** Given task **
Convert the lines from the one containing "Does [242,45] look" through the end of the Records, inclusive, into a two-column CSV with the headers input and output. Give one row per entry, with its text under input and its answer under output, each in a single quoted field with any line breaks replaced by spaces.

[Records]
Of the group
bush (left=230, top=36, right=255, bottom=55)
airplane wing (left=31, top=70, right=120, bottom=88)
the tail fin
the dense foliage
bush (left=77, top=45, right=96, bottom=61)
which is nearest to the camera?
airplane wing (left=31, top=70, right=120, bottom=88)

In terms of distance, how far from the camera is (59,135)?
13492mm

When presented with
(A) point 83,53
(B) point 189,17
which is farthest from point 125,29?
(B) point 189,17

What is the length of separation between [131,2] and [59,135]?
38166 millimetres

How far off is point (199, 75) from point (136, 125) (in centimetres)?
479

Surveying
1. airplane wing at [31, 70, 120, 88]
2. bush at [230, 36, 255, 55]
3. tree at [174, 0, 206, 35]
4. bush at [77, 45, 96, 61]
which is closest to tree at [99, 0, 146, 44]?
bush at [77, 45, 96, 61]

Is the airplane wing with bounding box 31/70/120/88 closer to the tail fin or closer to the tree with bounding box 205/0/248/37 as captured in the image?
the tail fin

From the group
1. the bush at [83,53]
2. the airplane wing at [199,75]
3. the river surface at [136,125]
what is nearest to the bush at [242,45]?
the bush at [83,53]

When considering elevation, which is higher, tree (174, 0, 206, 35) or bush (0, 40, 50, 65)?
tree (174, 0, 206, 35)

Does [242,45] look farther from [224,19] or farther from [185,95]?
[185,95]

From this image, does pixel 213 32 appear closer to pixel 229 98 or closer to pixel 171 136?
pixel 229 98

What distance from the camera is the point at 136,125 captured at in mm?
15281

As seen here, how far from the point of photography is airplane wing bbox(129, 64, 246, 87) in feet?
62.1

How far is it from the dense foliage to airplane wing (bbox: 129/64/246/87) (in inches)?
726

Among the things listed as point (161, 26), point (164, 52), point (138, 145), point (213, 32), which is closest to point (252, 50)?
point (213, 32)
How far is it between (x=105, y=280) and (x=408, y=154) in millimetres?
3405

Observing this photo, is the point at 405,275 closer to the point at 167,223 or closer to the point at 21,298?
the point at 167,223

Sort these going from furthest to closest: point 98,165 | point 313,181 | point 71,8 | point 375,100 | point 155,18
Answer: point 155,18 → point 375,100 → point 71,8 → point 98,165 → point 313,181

** Complete answer **
input,output
"Does [242,45] look farther from [224,19] or farther from [185,95]?","[185,95]"
"From this image, does pixel 213 32 appear closer to pixel 229 98 or closer to pixel 171 136?","pixel 229 98"
"What distance from the camera is the point at 136,125 captured at in mm?","15281"
"As seen here, how far from the point of photography is airplane wing bbox(129, 64, 246, 87) in feet?","62.1"
"How far is it from the dense foliage to airplane wing (bbox: 129/64/246/87) (in inches)?","726"
"Among the things listed as point (161, 26), point (164, 52), point (138, 145), point (213, 32), which is closest to point (252, 50)?","point (213, 32)"
"How far is it between (x=105, y=280) and (x=408, y=154) in millimetres?","3405"
"Observing this photo, is the point at 405,275 closer to the point at 167,223 or closer to the point at 21,298?","the point at 167,223"
"Sort these going from furthest to closest: point 98,165 | point 313,181 | point 71,8 | point 375,100 | point 155,18 Answer:","point 155,18 → point 375,100 → point 71,8 → point 98,165 → point 313,181"